Retail trading platform eToro announced it will delist most cryptocurrencies for U.S. customers as part of a settlement with the Securities and Exchange Commission (SEC).
Fine and Settlement Terms
The U.S. Securities and Exchange Commission (SEC) announced that eToro has agreed to pay a $1.5 million fine for operating an unregistered broker and clearing agency. According to the SEC, the company facilitated the trading of certain crypto assets deemed as securities since 2020.
eToro's Response
As part of the settlement, eToro will offer only a limited set of crypto assets in the U.S., including Bitcoin, Bitcoin Cash, and Ether. eToro informed its U.S. customers that they have 180 days to sell any holdings except the aforementioned assets. According to Yoni Assia, eToro's co-founder and CEO, 'the settlement terms will have minimal impact on our global business. Outside the U.S., eToro users will continue to have access to over 100 crypto assets.'
Ongoing Legal Disputes
This move highlights the ongoing legal battles between the SEC and crypto companies.
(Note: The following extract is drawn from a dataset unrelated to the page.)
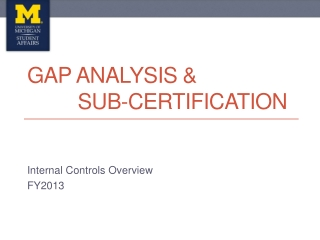 Gap Analysis &         Sub-Certification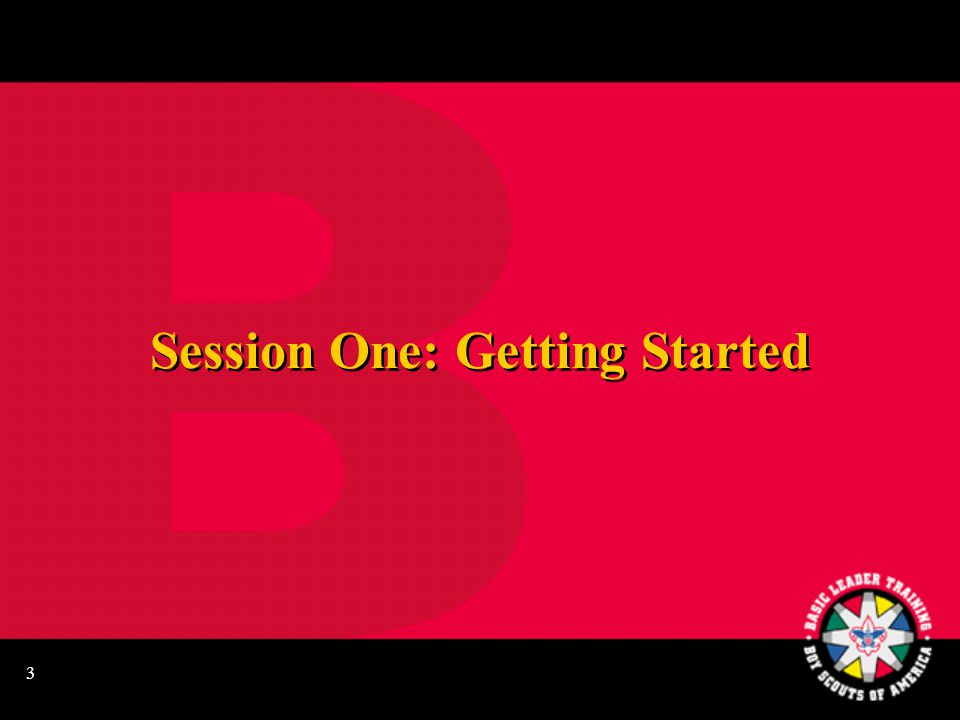3 Session One: Getting Started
The SEC claims that most cryptocurrency tokens are securities subject to its oversight. Many crypto companies disagree, accusing the regulator of excessive control. It's also worth noting that the SEC is engaged in legal disputes with several crypto exchanges, such as Coinbase, Binance, and Kraken, which argue that crypto assets are not securities.
eToro's delisting of cryptocurrencies for U.S. customers and subsequent fine are part of the broader issue of legal uncertainty in the cryptocurrency space. Future court decisions are expected to shape the regulatory framework for crypto assets.